> _Work item A_: In the Spark timestamp question, what date does 23rd September turn into in the output?
> _Work item B_: Can you sum up the Spark timestamp question in two sentences?
> _Work item C_: Extend the Spark timestamp question from the point where it stops.

Passage provided START

I'm trying to read a csv file which has timestamps till nano seconds. sample content of file TestTimestamp.csv-
spark- 2.4.0, scala - 2.11.11
/**
* TestTimestamp.csv -
* 101,2019-SEP-23 11.42.35.456789123 AM
*
*/
Tried to read it using timestampFormat = "yyyy-MMM-dd hh.mm.ss.SSSSSSSSS aaa"
val dataSchema = StructType(Array(StructField("ID", DoubleType, true), StructField("Created_TS", TimestampType, true)))
val data = spark.read.format("csv")
.option("header", "false")
.option("inferSchema", "false")
.option("treatEmptyValuesAsNulls", "true")
//.option("nullValue", "")
.option("dateFormat", "yyyy-MMM-dd")
.option("timestampFormat", "yyyy-MMM-dd hh.mm.ss.SSSSSSSSS aaa")
.schema(dataSchema)
.load("C:\\TestData\\Raw\\TetraPak\\Shipments\\TestTimeStamp.csv")
data.select('Created_TS).show
Output which I get is completely wrong date-time. 23rd Sept got changed to 28th September
+--------------------+
| Created_TS|
+--------------------+
|2019-09-28 18:35:...|
+--------------------+
Even if I have Hours in 24 Hour formats like - "2019-SEP-23 16.42.35.456789123" and I try to use only first few digits of second fractions by giving timestampFormat = "yyyy-MMM-dd HH.mm.ss.SSS"

Passage provided END
Exercise data START

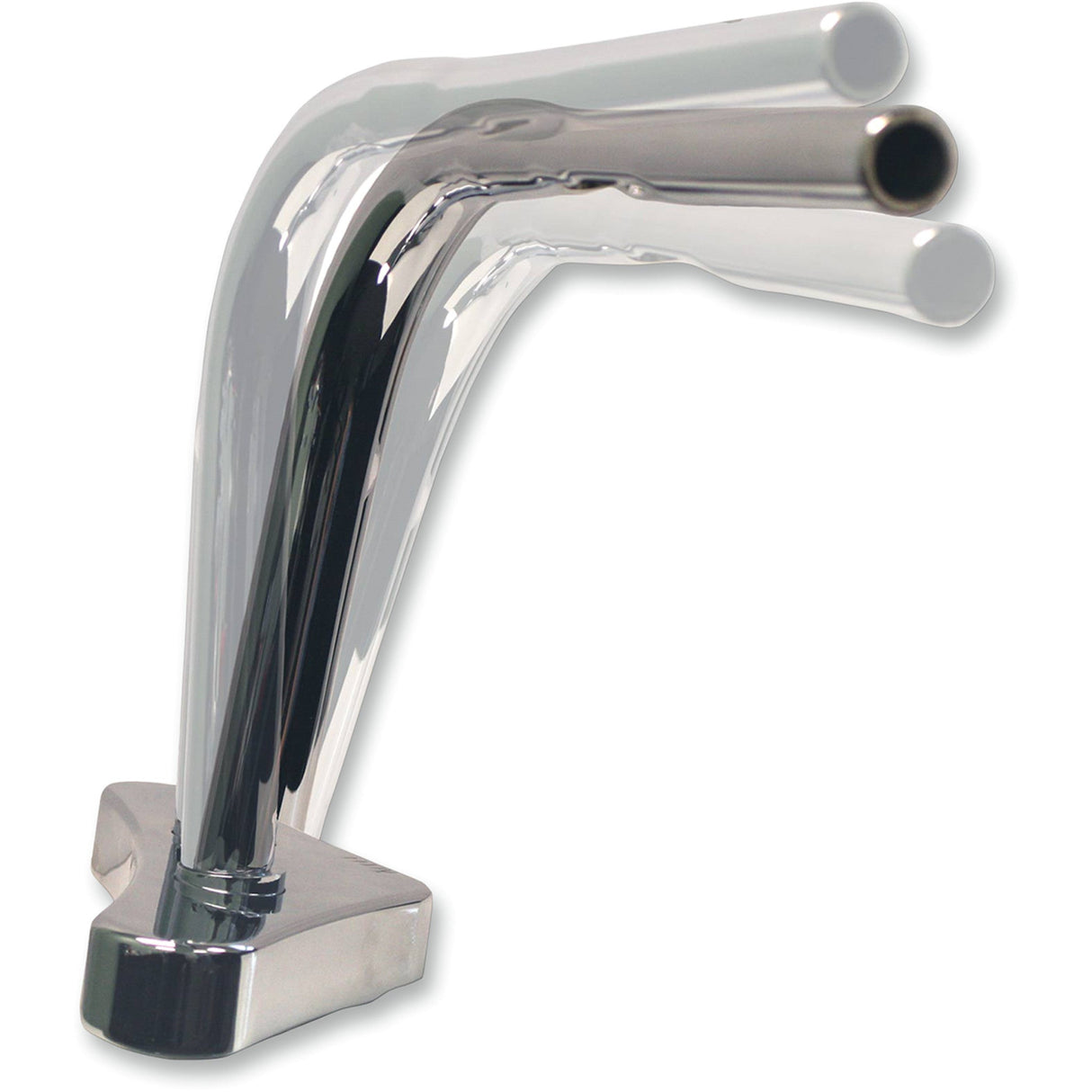 LA CHOPPERS 0602-0420 LA-7400-00 Angled Handlebar Riser Bushing Kit - Riser Adapter - 5° - Chrome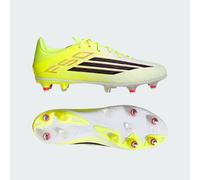 adidas Unisex F50 League Soft Ground Football Boots, Team Solar Yellow 2/core Black/Lucid red, 11.5 UK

Exercise data END

> _Written reply A_: 28th September

> _Written reply B_: Using Spark 2.4.0 and Scala 2.11.11, the poster tries to read a CSV file whose timestamps go down to nanoseconds, such as "2019-SEP-23 11.42.35.456789123 AM", with the timestampFormat "yyyy-MMM-dd hh.mm.ss.SSSSSSSSS aaa". The output date-time is completely wrong, with 23rd September changed to 28th September.

> _Written reply C_:
similar incorrect result-
val data2 = spark.read.format("csv")
.option("header", "false")
.option("inferSchema", "false")
.option("treatEmptyValuesAsNulls", "true")
//.option("nullValue", "")
.option("dateFormat", "yyyy-MMM-dd")
.option("timestampFormat", "yyyy-MMM-dd hh.mm.ss.SSS")
.schema(dataSchema)
.load("C:\\TestData\\Raw\\TetraPak\\Shipments\\TestTimeStamp.csv")
data2.select('Created_TS).show
+--------------------+
| Created_TS|
+--------------------+
|2019-09-28 23:35:...|
+--------------------+
is there any way to parse such timestamp strings while creating dataframe using csv reader ?